One of my favorite collections of comics that I own is Soppy from artist Philippa Rice. Soppy chronicles the cute happenings of a relatable relationship between two people as they share their lives together. The art style is rightfully adorable too, even when the panels show the darker side of relationships—and how arguments resolve when people actually communicate.
In Soppy, I saw a side of relationships depicted that I never see across most movies, books, and even video games. I saw the subtler nuances of what it's like to actually be in love and share your life with someone; the daily experiences of my own life, in comic form.
Florence, the new game by the studio Mountains from Ken Wong (the lead designer behind Monument Valley), shows this side of love too, and then some. Florence is an interactive comic on iOS about love, life, and everything in-between. As a game, its interactions are minimal, from dragging a toothbrush back and forth to matching numbers at the main character's mundane accounting job. (Curmudgeons might lambast me even calling it a game, but in my mind, anything interactive is a game. So buzz off!) On the most recent episode of The USgamer Podcast, I sang my praises for it as the perfect Valentine's Day-oriented game (which is adequate, considering it launched the same day).

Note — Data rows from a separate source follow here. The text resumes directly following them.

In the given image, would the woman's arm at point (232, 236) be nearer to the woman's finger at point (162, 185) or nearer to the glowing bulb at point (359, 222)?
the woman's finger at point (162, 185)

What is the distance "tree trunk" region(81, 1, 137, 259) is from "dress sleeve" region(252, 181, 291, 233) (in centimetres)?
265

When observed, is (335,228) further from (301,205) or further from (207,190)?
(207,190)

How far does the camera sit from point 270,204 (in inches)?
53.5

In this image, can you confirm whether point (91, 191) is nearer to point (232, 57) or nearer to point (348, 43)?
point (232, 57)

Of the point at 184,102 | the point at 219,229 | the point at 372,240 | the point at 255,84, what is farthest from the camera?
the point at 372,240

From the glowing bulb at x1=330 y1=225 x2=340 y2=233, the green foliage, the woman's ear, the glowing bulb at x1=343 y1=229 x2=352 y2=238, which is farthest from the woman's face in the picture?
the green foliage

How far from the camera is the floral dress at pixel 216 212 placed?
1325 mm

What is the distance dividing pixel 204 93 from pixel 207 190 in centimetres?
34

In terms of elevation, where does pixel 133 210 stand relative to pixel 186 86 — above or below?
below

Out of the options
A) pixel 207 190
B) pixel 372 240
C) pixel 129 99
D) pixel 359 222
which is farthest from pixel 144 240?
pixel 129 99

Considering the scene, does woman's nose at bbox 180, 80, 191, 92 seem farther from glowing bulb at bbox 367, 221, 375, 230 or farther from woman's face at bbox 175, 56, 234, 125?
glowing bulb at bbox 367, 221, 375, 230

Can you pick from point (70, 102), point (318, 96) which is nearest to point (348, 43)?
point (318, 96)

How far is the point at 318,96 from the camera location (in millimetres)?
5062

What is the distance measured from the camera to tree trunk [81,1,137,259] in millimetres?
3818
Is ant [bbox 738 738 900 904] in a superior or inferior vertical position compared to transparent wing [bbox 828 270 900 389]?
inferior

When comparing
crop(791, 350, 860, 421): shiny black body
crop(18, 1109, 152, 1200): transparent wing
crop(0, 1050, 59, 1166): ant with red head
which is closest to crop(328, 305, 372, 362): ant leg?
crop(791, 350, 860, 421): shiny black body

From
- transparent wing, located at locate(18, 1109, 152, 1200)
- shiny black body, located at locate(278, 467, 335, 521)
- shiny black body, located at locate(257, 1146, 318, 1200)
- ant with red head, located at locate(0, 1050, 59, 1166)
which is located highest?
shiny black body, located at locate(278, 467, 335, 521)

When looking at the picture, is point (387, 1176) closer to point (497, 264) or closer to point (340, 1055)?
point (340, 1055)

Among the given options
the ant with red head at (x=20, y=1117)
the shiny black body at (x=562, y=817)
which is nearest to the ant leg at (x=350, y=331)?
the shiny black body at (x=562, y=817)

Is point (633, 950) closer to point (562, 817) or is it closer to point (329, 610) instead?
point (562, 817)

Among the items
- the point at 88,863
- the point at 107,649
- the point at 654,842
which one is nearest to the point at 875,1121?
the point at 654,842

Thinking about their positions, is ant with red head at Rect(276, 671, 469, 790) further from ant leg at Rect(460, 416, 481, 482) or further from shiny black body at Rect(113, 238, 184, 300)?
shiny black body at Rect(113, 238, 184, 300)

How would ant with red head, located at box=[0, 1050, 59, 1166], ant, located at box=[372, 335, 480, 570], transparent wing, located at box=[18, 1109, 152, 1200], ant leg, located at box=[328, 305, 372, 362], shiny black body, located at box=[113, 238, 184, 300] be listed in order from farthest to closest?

In Florence, you follow the life of Florence Yeoh as she navigates a dull world. She spends her time scrolling through social media of people who have livelier lives than she; to match this, her world is extremely grey, except for her childhood where she painted as a hobby. The activities the player partakes in are equally mundane-feeling. She plainly talks her way through another pestering conversation with her mom on the phone, and hits her alarm clock about a dozen times before she actually wakes up to start her day. And then one day, her phone dies on her walk home, and she's distracted by the sound of someone playing cello in the park. It's love at first sight.
Eventually by chance, Florence meets the cello-playing man again, and after they meet-cute, a whirlwind relationship blossoms. As someone who also entered a very quick relationship and has remained in it for years, the chance meeting and near-immediate segue into dating felt instantly relatable, almost as if I was watching a realigned version of my own relationship through another lens. I imagine I'm not alone in that experience too.
Comics and manga, even the page turning ones like Soppy or Yotsuba, are so often static. Digital comics often pop out at the screen, or cue in music when appropriate, but so few bring interactions that embolden the experience as much as Florence. Florence's interactions are varied too, which adds to the action. In one scene with an argument, I found myself quickening my approach to toss in puzzle pieces into a speech bubble, thinking loosely, "This is how I win this argument." (Spoiler: there is no winning.) In another scene, I shook polaroids back and forth, getting quick glimpses of the warmer memories we were making in our relationship.
In making the Annapurna Interactive published title an "interactive story," Florence's tale isn't left to just being a page turner. The reader, instead, becomes a player; someone more embedded in the story surrounding Florence. It doesn't go overboard with the interactions either, making it accessible even to people who don't typically play video games while remaining a gateway into more games and interactive comics like it.
But Florence doesn't just dwell on relationship niceties or moving in conundrums. Instead, it shifts its focus to something greater: on how love and relationships grow people as individuals. Florence and her partner Krish are both individuals with dreams, and as Florence urges Krish to follow his own of music, he attempts to do the same with her and painting.
The comic follows Florence's life most importantly, not viewing her as a person who ends and begins with her romantic relationships; but as an individual, as someone who finds herself inspired by her relationships and livelihood.
Florence reminds us that all relationships, whether they end well or not, often affect us in the long term. Sometimes it's a warning of what to avoid in the future. Sometimes it's the growth we feel within them. Regardless, even when a relationship may not last forever, love in all its forms is what pushes us forward as human beings. Florence shows players that love, both at its best and at its worst, is a profound thing for that very reason. And for $2.99 on iOS, Florence is the perfect teensy little experience to play on your iPhone or iPad. Maybe you'll even fall in love again.